INVESTIGADORES
DEL RIO Juan Pablo
congresos y reuniones científicas
Título:
A Bayesian Approach to Duplicate Detetcion From Real Estate Listings.
Autor/es:
DIOGUARDI, F.; ANTONELLI, L.; MARCOS, M.; DEL RÍO, J.P.; TORRES, D.
Lugar:
Popayán
Reunión:
Workshop; Decisioning 2023.; 2023
Resumen:
The availability of large amounts of real estate data on the internet presents a great opportunity for analysts and statisticians to derive insights. However, ensuring the quality of the data can be challenging due to the presence of duplicate listings. This study proposes a duplicate detection strategy for a real estate knowledge graph containing listings scraped from different web pages. The presented approach involves using Duke to discover the implicit owl:sameAs links between records, which achieved a precision of 66.8%, a recall of 70.4%, and an F-measure of 68.6%. It was found that segmenting the comparison of records according to the attributes compared and giving each segment a different weight on the matching result is a successful way of solving this problem.
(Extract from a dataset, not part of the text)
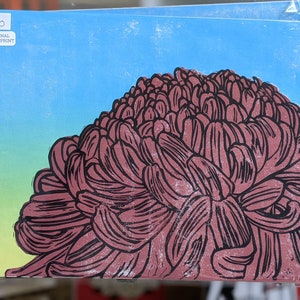 Stampa linoleum crisantemo arcobaleno - Arte da parete crisantemo rosso, grande arte da parete, arte floreale, arte floreale - regalo di anniversario di carta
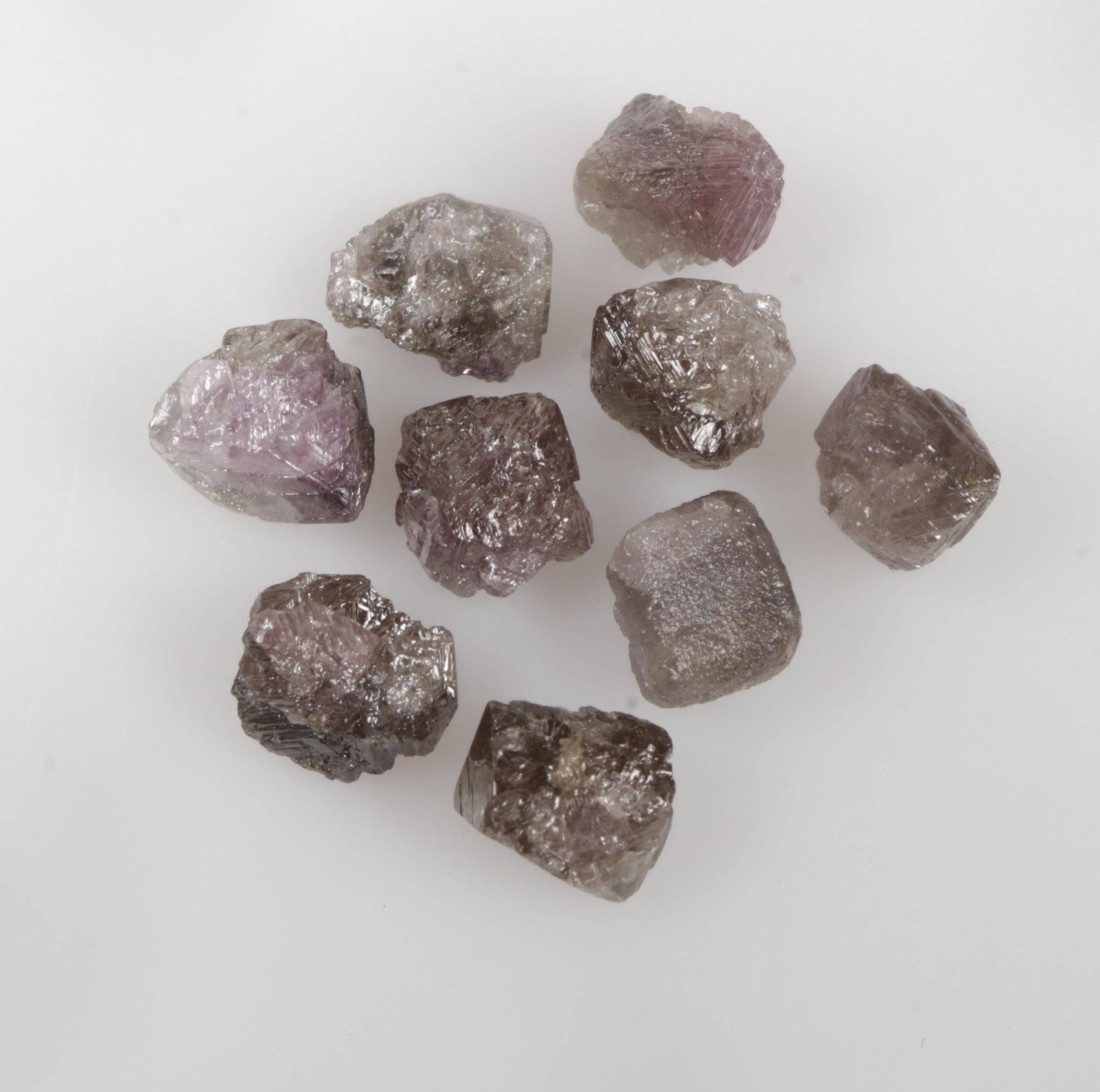 6.51 CT 4.9 MM to 5.7 MM Natural Rough Diamond, Pink Rough Diamond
The strategy was evaluated through a ground truth dataset created by domain experts, which consisted of a real estate listing knowledge graph with duplicate and unique entities. This approach effectively cleaned the knowledge graph of noisy data and can be useful for making accurate statistical analyses in real estate domains. The suggested procedure can be used to create a real estate observatory that analyses real estate listings from different sources to generate useful statistics. Analysts can use this tool to extract valuable information and make data-driven decisions in the real estate market.